#### TEXT SECTION:

Review Summary: “Magma” solidifies the fact that Gojira are in a league of their own.
Over the course of a decade, France’s Gojira have grown to represent the next stage of heavy music’s evolution. If you’ve seen them live then nobody can dispute the fact that for all the technical brilliance of their peers such as Mastodon and Lamb of God, there’s something so emotive and soulful about whatever the Duplantier brothers do that makes it seem like Gojira are in a complete league of their own. With their sixth album, “Magma”, they continue to traverse to further lands that are so eloquently dominant over the ocean of modern metal bands out there.

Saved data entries

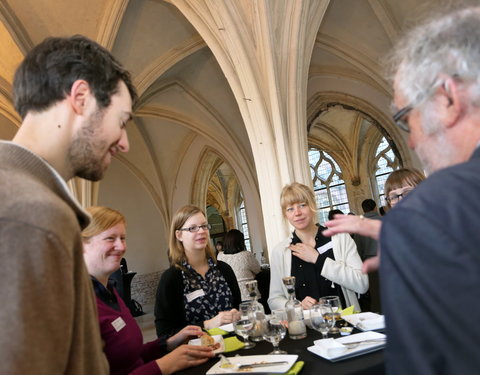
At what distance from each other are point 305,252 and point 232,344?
3.31 feet

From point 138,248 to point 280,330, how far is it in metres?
14.6

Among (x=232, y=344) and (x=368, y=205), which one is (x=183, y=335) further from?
(x=368, y=205)

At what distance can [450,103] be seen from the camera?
3.20 ft

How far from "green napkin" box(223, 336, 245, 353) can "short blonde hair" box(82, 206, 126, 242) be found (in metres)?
0.92

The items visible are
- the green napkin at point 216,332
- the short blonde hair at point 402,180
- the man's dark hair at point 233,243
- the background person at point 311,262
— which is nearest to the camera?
the green napkin at point 216,332

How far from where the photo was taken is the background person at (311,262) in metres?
2.80

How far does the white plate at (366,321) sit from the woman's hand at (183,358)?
80cm

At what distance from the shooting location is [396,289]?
80 cm

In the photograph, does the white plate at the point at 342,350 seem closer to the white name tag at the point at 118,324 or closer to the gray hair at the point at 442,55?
the white name tag at the point at 118,324

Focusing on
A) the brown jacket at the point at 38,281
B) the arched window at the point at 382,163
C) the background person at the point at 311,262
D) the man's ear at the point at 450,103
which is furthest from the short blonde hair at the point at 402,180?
the arched window at the point at 382,163

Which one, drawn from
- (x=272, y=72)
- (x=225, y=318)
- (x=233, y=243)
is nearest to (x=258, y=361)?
(x=225, y=318)

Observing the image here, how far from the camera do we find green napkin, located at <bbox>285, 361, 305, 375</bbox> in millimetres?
1632

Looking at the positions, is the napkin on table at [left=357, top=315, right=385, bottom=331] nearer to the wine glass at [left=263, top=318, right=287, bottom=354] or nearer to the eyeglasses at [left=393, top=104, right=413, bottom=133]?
the wine glass at [left=263, top=318, right=287, bottom=354]

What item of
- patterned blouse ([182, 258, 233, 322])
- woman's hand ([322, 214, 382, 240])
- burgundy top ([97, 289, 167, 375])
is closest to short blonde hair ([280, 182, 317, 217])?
patterned blouse ([182, 258, 233, 322])
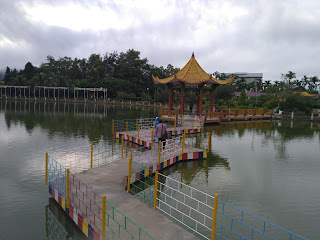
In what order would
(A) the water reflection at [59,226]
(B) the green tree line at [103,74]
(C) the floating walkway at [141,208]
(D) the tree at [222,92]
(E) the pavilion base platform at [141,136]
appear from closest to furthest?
(C) the floating walkway at [141,208]
(A) the water reflection at [59,226]
(E) the pavilion base platform at [141,136]
(D) the tree at [222,92]
(B) the green tree line at [103,74]

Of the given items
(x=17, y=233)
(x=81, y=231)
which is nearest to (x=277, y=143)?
(x=81, y=231)

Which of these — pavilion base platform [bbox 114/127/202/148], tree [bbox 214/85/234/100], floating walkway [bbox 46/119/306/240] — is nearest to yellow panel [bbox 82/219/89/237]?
floating walkway [bbox 46/119/306/240]

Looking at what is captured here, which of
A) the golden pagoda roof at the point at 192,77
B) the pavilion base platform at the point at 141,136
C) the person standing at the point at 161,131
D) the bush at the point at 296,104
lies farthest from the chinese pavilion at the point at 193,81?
the bush at the point at 296,104

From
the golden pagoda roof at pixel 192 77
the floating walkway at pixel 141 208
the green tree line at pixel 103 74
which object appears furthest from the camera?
the green tree line at pixel 103 74

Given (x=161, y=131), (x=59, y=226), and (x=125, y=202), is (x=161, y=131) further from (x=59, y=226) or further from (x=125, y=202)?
(x=59, y=226)

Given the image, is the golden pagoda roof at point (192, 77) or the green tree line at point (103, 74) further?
the green tree line at point (103, 74)

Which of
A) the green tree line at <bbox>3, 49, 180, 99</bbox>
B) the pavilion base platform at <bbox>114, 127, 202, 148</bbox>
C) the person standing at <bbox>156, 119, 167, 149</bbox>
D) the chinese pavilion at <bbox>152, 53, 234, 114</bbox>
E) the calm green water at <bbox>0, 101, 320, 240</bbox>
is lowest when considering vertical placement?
the calm green water at <bbox>0, 101, 320, 240</bbox>

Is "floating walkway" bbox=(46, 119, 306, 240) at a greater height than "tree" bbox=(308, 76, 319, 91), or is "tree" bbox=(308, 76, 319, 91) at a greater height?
"tree" bbox=(308, 76, 319, 91)

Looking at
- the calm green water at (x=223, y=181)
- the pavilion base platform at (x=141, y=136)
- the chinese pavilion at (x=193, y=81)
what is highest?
the chinese pavilion at (x=193, y=81)

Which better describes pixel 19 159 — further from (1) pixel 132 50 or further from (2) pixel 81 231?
(1) pixel 132 50

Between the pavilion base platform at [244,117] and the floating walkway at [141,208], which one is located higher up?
the pavilion base platform at [244,117]

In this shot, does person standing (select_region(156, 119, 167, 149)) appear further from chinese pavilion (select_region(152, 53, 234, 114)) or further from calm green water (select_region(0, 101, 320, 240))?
chinese pavilion (select_region(152, 53, 234, 114))

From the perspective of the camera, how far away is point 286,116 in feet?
113

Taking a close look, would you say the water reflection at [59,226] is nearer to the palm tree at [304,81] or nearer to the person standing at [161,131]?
the person standing at [161,131]
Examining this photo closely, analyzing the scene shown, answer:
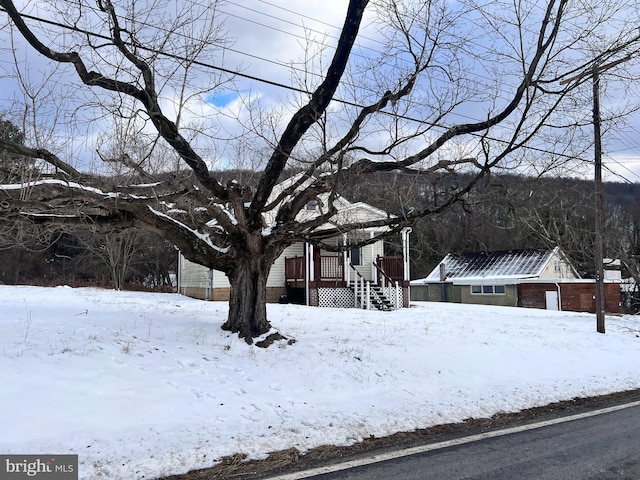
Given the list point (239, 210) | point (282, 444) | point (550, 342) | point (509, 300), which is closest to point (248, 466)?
point (282, 444)

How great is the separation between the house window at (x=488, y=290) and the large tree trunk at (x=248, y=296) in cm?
3177

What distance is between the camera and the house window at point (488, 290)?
38.0m

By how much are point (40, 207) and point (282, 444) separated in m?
5.21

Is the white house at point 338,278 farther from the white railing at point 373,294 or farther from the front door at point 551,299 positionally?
the front door at point 551,299

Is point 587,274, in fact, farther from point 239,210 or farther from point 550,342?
point 239,210

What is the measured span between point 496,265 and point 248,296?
111 feet

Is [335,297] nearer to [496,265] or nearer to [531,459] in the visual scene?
[531,459]

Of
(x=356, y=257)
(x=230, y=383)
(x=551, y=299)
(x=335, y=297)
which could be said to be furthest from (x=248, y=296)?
(x=551, y=299)

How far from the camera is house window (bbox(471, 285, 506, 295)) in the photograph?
37969mm

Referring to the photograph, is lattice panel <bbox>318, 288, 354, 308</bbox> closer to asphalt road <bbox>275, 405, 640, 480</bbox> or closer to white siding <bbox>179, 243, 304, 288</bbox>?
white siding <bbox>179, 243, 304, 288</bbox>

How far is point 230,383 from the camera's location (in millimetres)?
7078

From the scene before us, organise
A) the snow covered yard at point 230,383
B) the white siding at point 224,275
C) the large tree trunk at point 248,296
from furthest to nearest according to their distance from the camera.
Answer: the white siding at point 224,275
the large tree trunk at point 248,296
the snow covered yard at point 230,383

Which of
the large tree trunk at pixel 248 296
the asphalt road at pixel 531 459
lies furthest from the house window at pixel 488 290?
the asphalt road at pixel 531 459

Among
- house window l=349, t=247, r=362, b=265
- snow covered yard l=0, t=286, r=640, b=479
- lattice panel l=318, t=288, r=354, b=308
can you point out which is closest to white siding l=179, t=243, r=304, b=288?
house window l=349, t=247, r=362, b=265
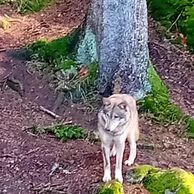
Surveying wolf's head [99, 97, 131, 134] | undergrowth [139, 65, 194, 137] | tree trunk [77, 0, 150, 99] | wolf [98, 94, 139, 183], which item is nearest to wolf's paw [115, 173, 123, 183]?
wolf [98, 94, 139, 183]

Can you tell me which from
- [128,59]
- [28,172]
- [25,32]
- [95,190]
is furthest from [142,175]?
[25,32]

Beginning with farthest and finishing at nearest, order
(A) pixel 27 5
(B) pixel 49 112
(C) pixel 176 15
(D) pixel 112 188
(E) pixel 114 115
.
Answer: (A) pixel 27 5 < (C) pixel 176 15 < (B) pixel 49 112 < (E) pixel 114 115 < (D) pixel 112 188

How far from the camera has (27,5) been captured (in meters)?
12.9

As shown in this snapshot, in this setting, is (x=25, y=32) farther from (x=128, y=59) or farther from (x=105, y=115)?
(x=105, y=115)

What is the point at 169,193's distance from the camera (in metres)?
5.42

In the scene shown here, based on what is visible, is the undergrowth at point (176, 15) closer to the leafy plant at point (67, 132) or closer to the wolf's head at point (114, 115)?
the leafy plant at point (67, 132)

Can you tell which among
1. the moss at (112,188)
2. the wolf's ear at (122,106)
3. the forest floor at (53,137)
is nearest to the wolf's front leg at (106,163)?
the forest floor at (53,137)

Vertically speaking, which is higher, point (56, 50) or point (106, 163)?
point (106, 163)

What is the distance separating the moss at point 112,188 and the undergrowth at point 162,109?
289 cm

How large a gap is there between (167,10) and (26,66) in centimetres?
349

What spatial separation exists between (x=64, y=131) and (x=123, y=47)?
1.61 metres

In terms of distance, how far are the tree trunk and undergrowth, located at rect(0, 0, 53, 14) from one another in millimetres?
3817

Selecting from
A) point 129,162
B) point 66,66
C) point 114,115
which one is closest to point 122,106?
point 114,115

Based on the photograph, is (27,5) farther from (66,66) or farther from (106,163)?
(106,163)
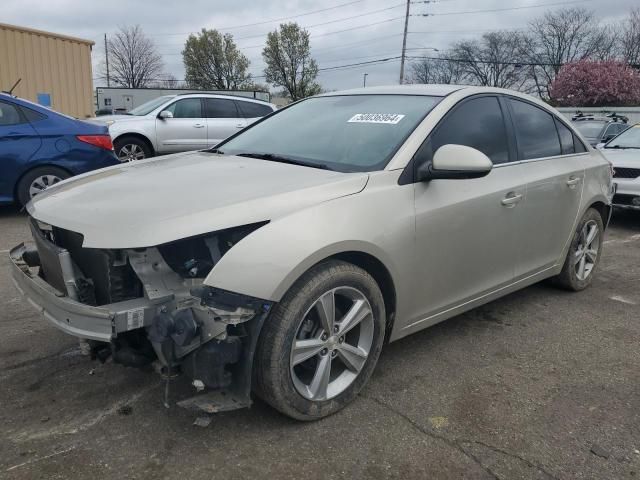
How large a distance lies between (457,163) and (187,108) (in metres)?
9.54

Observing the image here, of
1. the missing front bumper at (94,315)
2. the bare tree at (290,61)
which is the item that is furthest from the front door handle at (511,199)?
the bare tree at (290,61)

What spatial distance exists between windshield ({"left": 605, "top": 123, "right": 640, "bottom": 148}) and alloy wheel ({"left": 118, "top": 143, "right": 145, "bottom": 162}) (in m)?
8.36

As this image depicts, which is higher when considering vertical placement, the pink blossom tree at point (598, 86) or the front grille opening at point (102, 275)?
the pink blossom tree at point (598, 86)

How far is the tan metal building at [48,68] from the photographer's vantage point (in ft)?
38.7

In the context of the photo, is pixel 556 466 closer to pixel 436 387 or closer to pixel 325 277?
pixel 436 387

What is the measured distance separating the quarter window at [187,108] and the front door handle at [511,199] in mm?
9063

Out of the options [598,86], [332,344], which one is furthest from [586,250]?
[598,86]

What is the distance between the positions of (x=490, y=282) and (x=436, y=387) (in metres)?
0.87

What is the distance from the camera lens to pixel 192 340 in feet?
7.61

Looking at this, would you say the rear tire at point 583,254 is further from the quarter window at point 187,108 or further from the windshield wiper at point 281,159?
the quarter window at point 187,108

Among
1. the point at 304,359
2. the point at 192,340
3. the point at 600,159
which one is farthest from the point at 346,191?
the point at 600,159

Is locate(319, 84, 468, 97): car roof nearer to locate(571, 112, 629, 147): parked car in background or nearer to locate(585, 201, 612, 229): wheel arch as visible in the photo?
locate(585, 201, 612, 229): wheel arch

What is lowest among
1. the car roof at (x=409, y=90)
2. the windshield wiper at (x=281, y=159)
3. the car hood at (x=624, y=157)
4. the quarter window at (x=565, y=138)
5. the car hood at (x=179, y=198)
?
the car hood at (x=624, y=157)

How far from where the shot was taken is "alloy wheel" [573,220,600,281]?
4.68 m
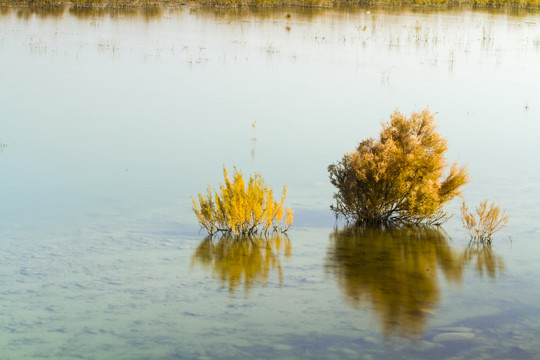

#### TASK REQUIREMENTS:
In the Magma review, copy the passage from "Over the course" to "bands out there.", switching "Mastodon" to "Meshuggah". Rely on the review text alone, not the listing.

#### COMPLETED EXERCISE:
Over the course of a decade, France’s Gojira have grown to represent the next stage of heavy music’s evolution. If you’ve seen them live then nobody can dispute the fact that for all the technical brilliance of their peers such as Meshuggah and Lamb of God, there’s something so emotive and soulful about whatever the Duplantier brothers do that makes it seem like Gojira are in a complete league of their own. With their sixth album, “Magma”, they continue to traverse to further lands that are so eloquently dominant over the ocean of modern metal bands out there.